I initially thought about using Exchange Online Plan 1, Entra ID Plan 1, and Defender for Office Plan 1 to ensure email protection and conditional access with MFA, but that seems a bit overboard just to receive an MFA code.
I'm exploring options like:
- Setting up a forwarding rule from mfa@externalorganization to subcontractor@mydomain and then to subcontractor@theirdomain.
- Creating a shared mailbox to collect emails sent to subcontractor@mydomain, which could later forward those to subcontractor@theirdomain.
- Adding a contact in Exchange for subcontractor@theirdomain and linking it to subcontractor@mydomain.
Has anyone dealt with something similar and have suggestions for a more efficient solution?
5 Answers
I think a forwarding rule or a shared mailbox is your best bet.
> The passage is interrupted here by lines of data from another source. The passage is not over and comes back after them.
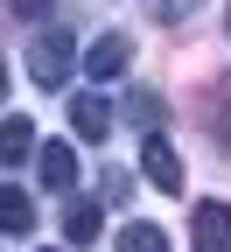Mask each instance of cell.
<instances>
[{"instance_id":"cell-1","label":"cell","mask_w":231,"mask_h":252,"mask_svg":"<svg viewBox=\"0 0 231 252\" xmlns=\"http://www.w3.org/2000/svg\"><path fill=\"white\" fill-rule=\"evenodd\" d=\"M28 77H35V91H63L77 77V35L70 28H42L28 42Z\"/></svg>"},{"instance_id":"cell-2","label":"cell","mask_w":231,"mask_h":252,"mask_svg":"<svg viewBox=\"0 0 231 252\" xmlns=\"http://www.w3.org/2000/svg\"><path fill=\"white\" fill-rule=\"evenodd\" d=\"M140 168H147V182H154V189L182 196V154L168 147V133H147V140H140Z\"/></svg>"},{"instance_id":"cell-3","label":"cell","mask_w":231,"mask_h":252,"mask_svg":"<svg viewBox=\"0 0 231 252\" xmlns=\"http://www.w3.org/2000/svg\"><path fill=\"white\" fill-rule=\"evenodd\" d=\"M189 238H196V252H231V210L224 203H196Z\"/></svg>"},{"instance_id":"cell-4","label":"cell","mask_w":231,"mask_h":252,"mask_svg":"<svg viewBox=\"0 0 231 252\" xmlns=\"http://www.w3.org/2000/svg\"><path fill=\"white\" fill-rule=\"evenodd\" d=\"M126 63H133V35H98L91 56H84V77H91V84H98V77H119Z\"/></svg>"},{"instance_id":"cell-5","label":"cell","mask_w":231,"mask_h":252,"mask_svg":"<svg viewBox=\"0 0 231 252\" xmlns=\"http://www.w3.org/2000/svg\"><path fill=\"white\" fill-rule=\"evenodd\" d=\"M70 133L77 140H105L112 133V105L98 98V91H77V98H70Z\"/></svg>"},{"instance_id":"cell-6","label":"cell","mask_w":231,"mask_h":252,"mask_svg":"<svg viewBox=\"0 0 231 252\" xmlns=\"http://www.w3.org/2000/svg\"><path fill=\"white\" fill-rule=\"evenodd\" d=\"M35 175H42V189H77V147L70 140H49L35 154Z\"/></svg>"},{"instance_id":"cell-7","label":"cell","mask_w":231,"mask_h":252,"mask_svg":"<svg viewBox=\"0 0 231 252\" xmlns=\"http://www.w3.org/2000/svg\"><path fill=\"white\" fill-rule=\"evenodd\" d=\"M0 231H7V238L35 231V196H28L21 182H0Z\"/></svg>"},{"instance_id":"cell-8","label":"cell","mask_w":231,"mask_h":252,"mask_svg":"<svg viewBox=\"0 0 231 252\" xmlns=\"http://www.w3.org/2000/svg\"><path fill=\"white\" fill-rule=\"evenodd\" d=\"M28 154H42V147H35V126L7 112V119H0V161H7V168H21Z\"/></svg>"},{"instance_id":"cell-9","label":"cell","mask_w":231,"mask_h":252,"mask_svg":"<svg viewBox=\"0 0 231 252\" xmlns=\"http://www.w3.org/2000/svg\"><path fill=\"white\" fill-rule=\"evenodd\" d=\"M126 119L140 126V140H147V133H161V126H168V105H161V91H126Z\"/></svg>"},{"instance_id":"cell-10","label":"cell","mask_w":231,"mask_h":252,"mask_svg":"<svg viewBox=\"0 0 231 252\" xmlns=\"http://www.w3.org/2000/svg\"><path fill=\"white\" fill-rule=\"evenodd\" d=\"M98 231H105V217H98V203H70V210H63V238H70V245H91Z\"/></svg>"},{"instance_id":"cell-11","label":"cell","mask_w":231,"mask_h":252,"mask_svg":"<svg viewBox=\"0 0 231 252\" xmlns=\"http://www.w3.org/2000/svg\"><path fill=\"white\" fill-rule=\"evenodd\" d=\"M119 252H168V238H161V224H126Z\"/></svg>"},{"instance_id":"cell-12","label":"cell","mask_w":231,"mask_h":252,"mask_svg":"<svg viewBox=\"0 0 231 252\" xmlns=\"http://www.w3.org/2000/svg\"><path fill=\"white\" fill-rule=\"evenodd\" d=\"M98 196H105V203H126V196H133V175H126V168H105V175H98Z\"/></svg>"},{"instance_id":"cell-13","label":"cell","mask_w":231,"mask_h":252,"mask_svg":"<svg viewBox=\"0 0 231 252\" xmlns=\"http://www.w3.org/2000/svg\"><path fill=\"white\" fill-rule=\"evenodd\" d=\"M154 14H161V21H189V14H196V0H154Z\"/></svg>"},{"instance_id":"cell-14","label":"cell","mask_w":231,"mask_h":252,"mask_svg":"<svg viewBox=\"0 0 231 252\" xmlns=\"http://www.w3.org/2000/svg\"><path fill=\"white\" fill-rule=\"evenodd\" d=\"M14 7H21V14H28V21H35V14H42V7H49V0H14Z\"/></svg>"},{"instance_id":"cell-15","label":"cell","mask_w":231,"mask_h":252,"mask_svg":"<svg viewBox=\"0 0 231 252\" xmlns=\"http://www.w3.org/2000/svg\"><path fill=\"white\" fill-rule=\"evenodd\" d=\"M0 105H7V56H0Z\"/></svg>"},{"instance_id":"cell-16","label":"cell","mask_w":231,"mask_h":252,"mask_svg":"<svg viewBox=\"0 0 231 252\" xmlns=\"http://www.w3.org/2000/svg\"><path fill=\"white\" fill-rule=\"evenodd\" d=\"M224 28H231V14H224Z\"/></svg>"}]
</instances>
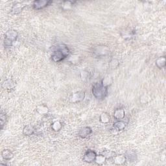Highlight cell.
Segmentation results:
<instances>
[{
    "label": "cell",
    "instance_id": "cell-12",
    "mask_svg": "<svg viewBox=\"0 0 166 166\" xmlns=\"http://www.w3.org/2000/svg\"><path fill=\"white\" fill-rule=\"evenodd\" d=\"M126 158L125 155H117L114 157V162L115 164L117 165H122L126 162Z\"/></svg>",
    "mask_w": 166,
    "mask_h": 166
},
{
    "label": "cell",
    "instance_id": "cell-10",
    "mask_svg": "<svg viewBox=\"0 0 166 166\" xmlns=\"http://www.w3.org/2000/svg\"><path fill=\"white\" fill-rule=\"evenodd\" d=\"M25 7V5H23L21 3H16L13 5L11 11L14 14H18L22 11V10L24 9Z\"/></svg>",
    "mask_w": 166,
    "mask_h": 166
},
{
    "label": "cell",
    "instance_id": "cell-20",
    "mask_svg": "<svg viewBox=\"0 0 166 166\" xmlns=\"http://www.w3.org/2000/svg\"><path fill=\"white\" fill-rule=\"evenodd\" d=\"M62 127V123L59 121H56L51 125V128L54 131H59Z\"/></svg>",
    "mask_w": 166,
    "mask_h": 166
},
{
    "label": "cell",
    "instance_id": "cell-14",
    "mask_svg": "<svg viewBox=\"0 0 166 166\" xmlns=\"http://www.w3.org/2000/svg\"><path fill=\"white\" fill-rule=\"evenodd\" d=\"M114 127L117 129L118 131L124 130L126 127V123L122 120H119L114 123Z\"/></svg>",
    "mask_w": 166,
    "mask_h": 166
},
{
    "label": "cell",
    "instance_id": "cell-23",
    "mask_svg": "<svg viewBox=\"0 0 166 166\" xmlns=\"http://www.w3.org/2000/svg\"><path fill=\"white\" fill-rule=\"evenodd\" d=\"M7 121V115L3 111L1 112V115H0V122H1V129H3V126L6 123Z\"/></svg>",
    "mask_w": 166,
    "mask_h": 166
},
{
    "label": "cell",
    "instance_id": "cell-18",
    "mask_svg": "<svg viewBox=\"0 0 166 166\" xmlns=\"http://www.w3.org/2000/svg\"><path fill=\"white\" fill-rule=\"evenodd\" d=\"M156 65L159 68H163L165 66V58L164 57H160L156 60Z\"/></svg>",
    "mask_w": 166,
    "mask_h": 166
},
{
    "label": "cell",
    "instance_id": "cell-9",
    "mask_svg": "<svg viewBox=\"0 0 166 166\" xmlns=\"http://www.w3.org/2000/svg\"><path fill=\"white\" fill-rule=\"evenodd\" d=\"M92 133V128L89 127V126H86V127L81 128L79 130V136L82 138H85L86 137H88L89 134H91Z\"/></svg>",
    "mask_w": 166,
    "mask_h": 166
},
{
    "label": "cell",
    "instance_id": "cell-4",
    "mask_svg": "<svg viewBox=\"0 0 166 166\" xmlns=\"http://www.w3.org/2000/svg\"><path fill=\"white\" fill-rule=\"evenodd\" d=\"M110 49L105 46H98L94 49V53L97 57H105L109 55Z\"/></svg>",
    "mask_w": 166,
    "mask_h": 166
},
{
    "label": "cell",
    "instance_id": "cell-1",
    "mask_svg": "<svg viewBox=\"0 0 166 166\" xmlns=\"http://www.w3.org/2000/svg\"><path fill=\"white\" fill-rule=\"evenodd\" d=\"M70 54V50L65 44L58 46L52 54V60L55 62H59L66 59Z\"/></svg>",
    "mask_w": 166,
    "mask_h": 166
},
{
    "label": "cell",
    "instance_id": "cell-11",
    "mask_svg": "<svg viewBox=\"0 0 166 166\" xmlns=\"http://www.w3.org/2000/svg\"><path fill=\"white\" fill-rule=\"evenodd\" d=\"M35 128L33 127V126H31L30 125H26L25 126V127L23 129V134H24L25 136H29L33 135L35 133Z\"/></svg>",
    "mask_w": 166,
    "mask_h": 166
},
{
    "label": "cell",
    "instance_id": "cell-19",
    "mask_svg": "<svg viewBox=\"0 0 166 166\" xmlns=\"http://www.w3.org/2000/svg\"><path fill=\"white\" fill-rule=\"evenodd\" d=\"M112 82H113L112 78L109 77V76H108V77H106L102 79V82H101V84L102 86L108 88V87H109L110 85H111Z\"/></svg>",
    "mask_w": 166,
    "mask_h": 166
},
{
    "label": "cell",
    "instance_id": "cell-16",
    "mask_svg": "<svg viewBox=\"0 0 166 166\" xmlns=\"http://www.w3.org/2000/svg\"><path fill=\"white\" fill-rule=\"evenodd\" d=\"M14 86L15 84L11 79H7L2 83V87L5 89H12Z\"/></svg>",
    "mask_w": 166,
    "mask_h": 166
},
{
    "label": "cell",
    "instance_id": "cell-5",
    "mask_svg": "<svg viewBox=\"0 0 166 166\" xmlns=\"http://www.w3.org/2000/svg\"><path fill=\"white\" fill-rule=\"evenodd\" d=\"M52 1H45V0H38V1H35L33 2V6L35 10H41L51 4Z\"/></svg>",
    "mask_w": 166,
    "mask_h": 166
},
{
    "label": "cell",
    "instance_id": "cell-17",
    "mask_svg": "<svg viewBox=\"0 0 166 166\" xmlns=\"http://www.w3.org/2000/svg\"><path fill=\"white\" fill-rule=\"evenodd\" d=\"M110 120V115L106 112L102 113L99 117V121L102 123H108Z\"/></svg>",
    "mask_w": 166,
    "mask_h": 166
},
{
    "label": "cell",
    "instance_id": "cell-13",
    "mask_svg": "<svg viewBox=\"0 0 166 166\" xmlns=\"http://www.w3.org/2000/svg\"><path fill=\"white\" fill-rule=\"evenodd\" d=\"M1 156H2L4 160H9L12 158L14 155H13V153L10 150L5 149L1 152Z\"/></svg>",
    "mask_w": 166,
    "mask_h": 166
},
{
    "label": "cell",
    "instance_id": "cell-2",
    "mask_svg": "<svg viewBox=\"0 0 166 166\" xmlns=\"http://www.w3.org/2000/svg\"><path fill=\"white\" fill-rule=\"evenodd\" d=\"M92 94L96 98L102 99L106 97L108 94V88L102 86L101 84H95L92 88Z\"/></svg>",
    "mask_w": 166,
    "mask_h": 166
},
{
    "label": "cell",
    "instance_id": "cell-3",
    "mask_svg": "<svg viewBox=\"0 0 166 166\" xmlns=\"http://www.w3.org/2000/svg\"><path fill=\"white\" fill-rule=\"evenodd\" d=\"M18 36V33L16 31L10 29L7 31L5 35L4 44L5 46H11L13 43L16 40Z\"/></svg>",
    "mask_w": 166,
    "mask_h": 166
},
{
    "label": "cell",
    "instance_id": "cell-22",
    "mask_svg": "<svg viewBox=\"0 0 166 166\" xmlns=\"http://www.w3.org/2000/svg\"><path fill=\"white\" fill-rule=\"evenodd\" d=\"M106 159H107L106 157H105L103 154L97 155L95 162H96L97 164L101 165V164H103V163L105 162V160H106Z\"/></svg>",
    "mask_w": 166,
    "mask_h": 166
},
{
    "label": "cell",
    "instance_id": "cell-21",
    "mask_svg": "<svg viewBox=\"0 0 166 166\" xmlns=\"http://www.w3.org/2000/svg\"><path fill=\"white\" fill-rule=\"evenodd\" d=\"M125 156H126V159L130 160V161H133V160H135L136 157V154L134 151H128L126 152Z\"/></svg>",
    "mask_w": 166,
    "mask_h": 166
},
{
    "label": "cell",
    "instance_id": "cell-24",
    "mask_svg": "<svg viewBox=\"0 0 166 166\" xmlns=\"http://www.w3.org/2000/svg\"><path fill=\"white\" fill-rule=\"evenodd\" d=\"M103 155L106 157V158H111L115 156V152L111 151H106L103 152Z\"/></svg>",
    "mask_w": 166,
    "mask_h": 166
},
{
    "label": "cell",
    "instance_id": "cell-8",
    "mask_svg": "<svg viewBox=\"0 0 166 166\" xmlns=\"http://www.w3.org/2000/svg\"><path fill=\"white\" fill-rule=\"evenodd\" d=\"M125 116V111L123 109H117L114 111V117L117 121L122 120Z\"/></svg>",
    "mask_w": 166,
    "mask_h": 166
},
{
    "label": "cell",
    "instance_id": "cell-7",
    "mask_svg": "<svg viewBox=\"0 0 166 166\" xmlns=\"http://www.w3.org/2000/svg\"><path fill=\"white\" fill-rule=\"evenodd\" d=\"M96 156L97 154L96 152L92 151V150H88V151L86 152L85 154H84L83 160L87 163H92L95 162Z\"/></svg>",
    "mask_w": 166,
    "mask_h": 166
},
{
    "label": "cell",
    "instance_id": "cell-15",
    "mask_svg": "<svg viewBox=\"0 0 166 166\" xmlns=\"http://www.w3.org/2000/svg\"><path fill=\"white\" fill-rule=\"evenodd\" d=\"M36 111H37L38 114L41 115H46L48 113L49 109L48 107L46 106V105H39V106H38L37 108H36Z\"/></svg>",
    "mask_w": 166,
    "mask_h": 166
},
{
    "label": "cell",
    "instance_id": "cell-6",
    "mask_svg": "<svg viewBox=\"0 0 166 166\" xmlns=\"http://www.w3.org/2000/svg\"><path fill=\"white\" fill-rule=\"evenodd\" d=\"M85 98V93L83 92H78L73 94L70 97V101L73 103H77V102L83 101Z\"/></svg>",
    "mask_w": 166,
    "mask_h": 166
}]
</instances>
A forwarding rule can be set up quickly, but it might become hard to manage if your team grows. A shared mailbox may have a higher initial cost, but it’s much easier to audit and manage down the line. You can revoke access anytime through the admin portal, which is a plus. Just keep in mind that if your subcontractor ever needs to reply to tickets, a distribution list might not cut it since they wouldn't be able to send emails from your domain.
That method should definitely still work! Check this link on forwarding Office 365 emails to external addresses without a mailbox, if you need a guide: https://4it.com.au/kb/article/how-to-forward-office-365-email-address-to-external-address-without-a-mailbox/. I haven’t tested it in a while, but it might be helpful!
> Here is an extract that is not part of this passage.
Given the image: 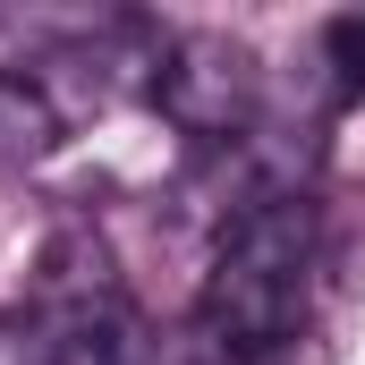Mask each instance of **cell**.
Returning a JSON list of instances; mask_svg holds the SVG:
<instances>
[{"label": "cell", "mask_w": 365, "mask_h": 365, "mask_svg": "<svg viewBox=\"0 0 365 365\" xmlns=\"http://www.w3.org/2000/svg\"><path fill=\"white\" fill-rule=\"evenodd\" d=\"M145 93H153V110L179 136H195V145H238L247 119H255L264 77H255V51L247 43H230V34H179V43L153 51Z\"/></svg>", "instance_id": "cell-2"}, {"label": "cell", "mask_w": 365, "mask_h": 365, "mask_svg": "<svg viewBox=\"0 0 365 365\" xmlns=\"http://www.w3.org/2000/svg\"><path fill=\"white\" fill-rule=\"evenodd\" d=\"M26 365H136V314L110 306H60L43 314V340L26 349Z\"/></svg>", "instance_id": "cell-3"}, {"label": "cell", "mask_w": 365, "mask_h": 365, "mask_svg": "<svg viewBox=\"0 0 365 365\" xmlns=\"http://www.w3.org/2000/svg\"><path fill=\"white\" fill-rule=\"evenodd\" d=\"M323 60H331V86L340 93H365V9L323 26Z\"/></svg>", "instance_id": "cell-5"}, {"label": "cell", "mask_w": 365, "mask_h": 365, "mask_svg": "<svg viewBox=\"0 0 365 365\" xmlns=\"http://www.w3.org/2000/svg\"><path fill=\"white\" fill-rule=\"evenodd\" d=\"M60 136H68V110L51 102V86L26 77V68H0V170H34V162H51Z\"/></svg>", "instance_id": "cell-4"}, {"label": "cell", "mask_w": 365, "mask_h": 365, "mask_svg": "<svg viewBox=\"0 0 365 365\" xmlns=\"http://www.w3.org/2000/svg\"><path fill=\"white\" fill-rule=\"evenodd\" d=\"M306 289H314V204L297 187H272L230 221L204 272V297H195V331L221 357H264L280 340H297Z\"/></svg>", "instance_id": "cell-1"}]
</instances>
Creating a distribution group sounds like a solid plan. You can add your subcontractor as a contact in that group, allowing them to use it for MFA emails. This setup makes it easy to add more users in the future if needed, especially if they share access to certain tools with others.
One effective approach would be to create a distribution list with just your subcontractor as the recipient. Make sure it can receive external mail and create a contact for the contractor's email. This way, you can add more subcontractors in the future if needed. Setting up a shared mailbox might seem tempting, but it could actually complicate things unnecessarily since you won’t need to retain those emails. Plus, it helps you avoid the hassle of M365's rules against external forwarding. This method is common practice among MSPs for managing third-party apps without extra licensing issues.
You might want to consider establishing a B2B trust that recognizes their MFA as a valid authentication method. This can simplify the process and bypass the additional MFA prompt that your subcontractor is running into. It's a good solution to explore!
Absolutely, that one-off relay tactic is a game changer! It's so simple and clean.